Haruo Suzuki is another one of the busy group leaders. He is also active in the community, but he must have made time to finish the details in this painting.
Noriko Miyazaki’s painting looks like more powdered pigments but is really an acrylic painting.
Charles Roche‘s painting was perfect for the season. This was his first time participating in this group show.
A small detail of Tetsuro Fujimori’s piece is in the catalogue but not the whole thing. He is the director of the visual arts portion of the annual Kyoto art festival. The long-standing joke is that he makes the same mountain every year but that it is becoming smaller and smaller as time goes by. He explained that he actually does make a new piece every year. All of those little dots are pins. Since he is busy helping everybody else set up, I have no idea when he gets to add all of those pins.

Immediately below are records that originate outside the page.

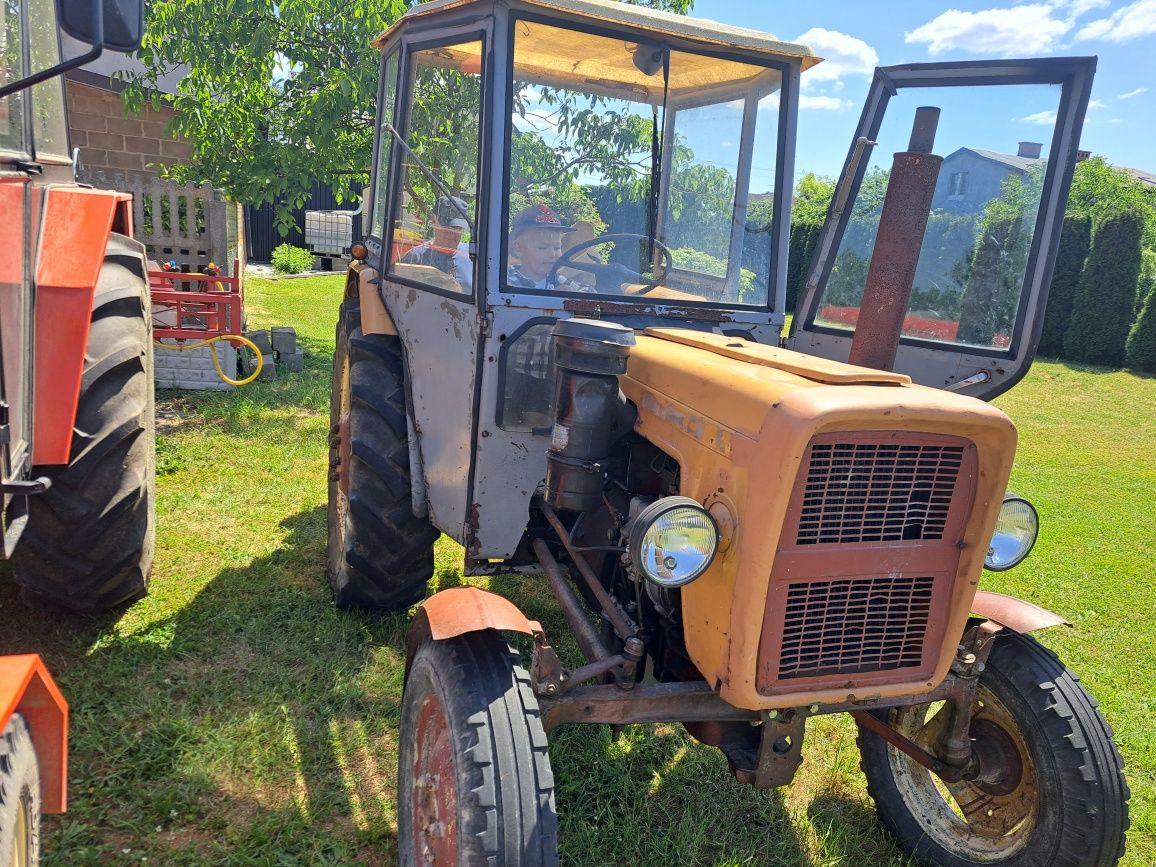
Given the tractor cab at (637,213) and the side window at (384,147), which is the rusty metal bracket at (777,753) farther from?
the side window at (384,147)

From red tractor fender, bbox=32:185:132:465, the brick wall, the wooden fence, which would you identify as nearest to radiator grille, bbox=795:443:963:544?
red tractor fender, bbox=32:185:132:465

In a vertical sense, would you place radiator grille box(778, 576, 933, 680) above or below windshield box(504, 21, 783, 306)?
below

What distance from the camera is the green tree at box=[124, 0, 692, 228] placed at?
6.74 metres

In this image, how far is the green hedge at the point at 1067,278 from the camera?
627 inches

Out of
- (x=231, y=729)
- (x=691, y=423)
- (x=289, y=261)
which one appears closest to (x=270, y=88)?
(x=231, y=729)

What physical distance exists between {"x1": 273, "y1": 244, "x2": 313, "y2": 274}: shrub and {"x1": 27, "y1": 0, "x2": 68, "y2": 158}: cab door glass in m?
13.9

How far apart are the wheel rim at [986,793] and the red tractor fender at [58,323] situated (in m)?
2.63

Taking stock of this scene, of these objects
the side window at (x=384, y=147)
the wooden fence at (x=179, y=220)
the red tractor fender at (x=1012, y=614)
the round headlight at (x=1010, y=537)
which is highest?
the side window at (x=384, y=147)

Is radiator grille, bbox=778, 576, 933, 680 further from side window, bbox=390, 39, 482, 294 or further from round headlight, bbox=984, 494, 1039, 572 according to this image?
side window, bbox=390, 39, 482, 294

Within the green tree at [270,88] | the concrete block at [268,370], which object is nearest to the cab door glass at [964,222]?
the green tree at [270,88]

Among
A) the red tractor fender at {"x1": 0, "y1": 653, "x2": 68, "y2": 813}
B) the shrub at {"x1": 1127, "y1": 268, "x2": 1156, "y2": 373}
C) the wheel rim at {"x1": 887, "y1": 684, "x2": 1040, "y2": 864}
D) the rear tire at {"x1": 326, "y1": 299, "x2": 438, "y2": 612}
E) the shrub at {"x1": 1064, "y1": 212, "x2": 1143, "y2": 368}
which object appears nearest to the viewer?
the red tractor fender at {"x1": 0, "y1": 653, "x2": 68, "y2": 813}

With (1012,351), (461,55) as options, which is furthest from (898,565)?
(461,55)

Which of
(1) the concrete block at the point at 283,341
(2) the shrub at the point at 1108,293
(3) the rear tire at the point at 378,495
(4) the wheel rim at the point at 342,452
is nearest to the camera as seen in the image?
(3) the rear tire at the point at 378,495

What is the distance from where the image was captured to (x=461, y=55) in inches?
114
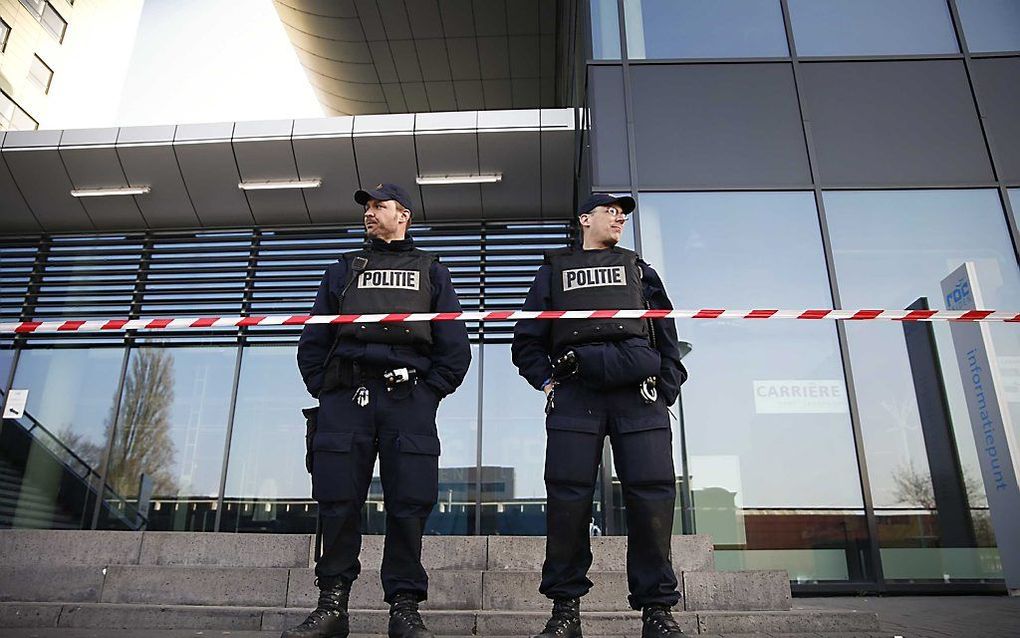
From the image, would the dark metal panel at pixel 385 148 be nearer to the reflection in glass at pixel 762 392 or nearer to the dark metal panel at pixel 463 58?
the dark metal panel at pixel 463 58

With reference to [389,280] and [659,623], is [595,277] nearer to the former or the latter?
[389,280]

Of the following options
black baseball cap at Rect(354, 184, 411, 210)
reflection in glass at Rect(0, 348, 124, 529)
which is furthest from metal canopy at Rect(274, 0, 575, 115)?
black baseball cap at Rect(354, 184, 411, 210)

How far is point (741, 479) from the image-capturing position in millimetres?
5652

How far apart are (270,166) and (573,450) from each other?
6766 millimetres

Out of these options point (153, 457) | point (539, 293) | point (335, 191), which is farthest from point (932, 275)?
point (153, 457)

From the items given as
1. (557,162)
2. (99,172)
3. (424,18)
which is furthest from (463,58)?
(99,172)

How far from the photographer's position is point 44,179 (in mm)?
8617

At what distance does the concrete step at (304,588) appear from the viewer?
394 cm

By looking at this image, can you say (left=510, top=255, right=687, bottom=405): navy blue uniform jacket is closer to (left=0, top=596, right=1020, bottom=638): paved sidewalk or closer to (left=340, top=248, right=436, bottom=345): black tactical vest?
(left=340, top=248, right=436, bottom=345): black tactical vest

A forest-covered hill, called mountains in Japan, near his residence is being defaced as local developers scavenge it for wood, stones, sand, soil, and then eventually space for houses. This series documents the ravishment of nature.
I think this is a pastel drawing, or painting depending on your preferred terminology, by Minoru Masuda but I am not sure
I think but I am not sure that this is by Shunyo Kawarabayashi. It was originally supposed to be all in one row, but it took up too much space. Size restrictions are given, so the group must decided what to do when a piece is too large. An editorial decision was made to change its format to that of a square but still keep the sequence. It ended up being visually stronger as a square.
Virginia Marum submitted several small, mixed-media pieces.
I am not sure who made this piece; I cannot remember. It was striking nonetheless!
This annual show, as you can see, is very large and attracts a lot of talented artists.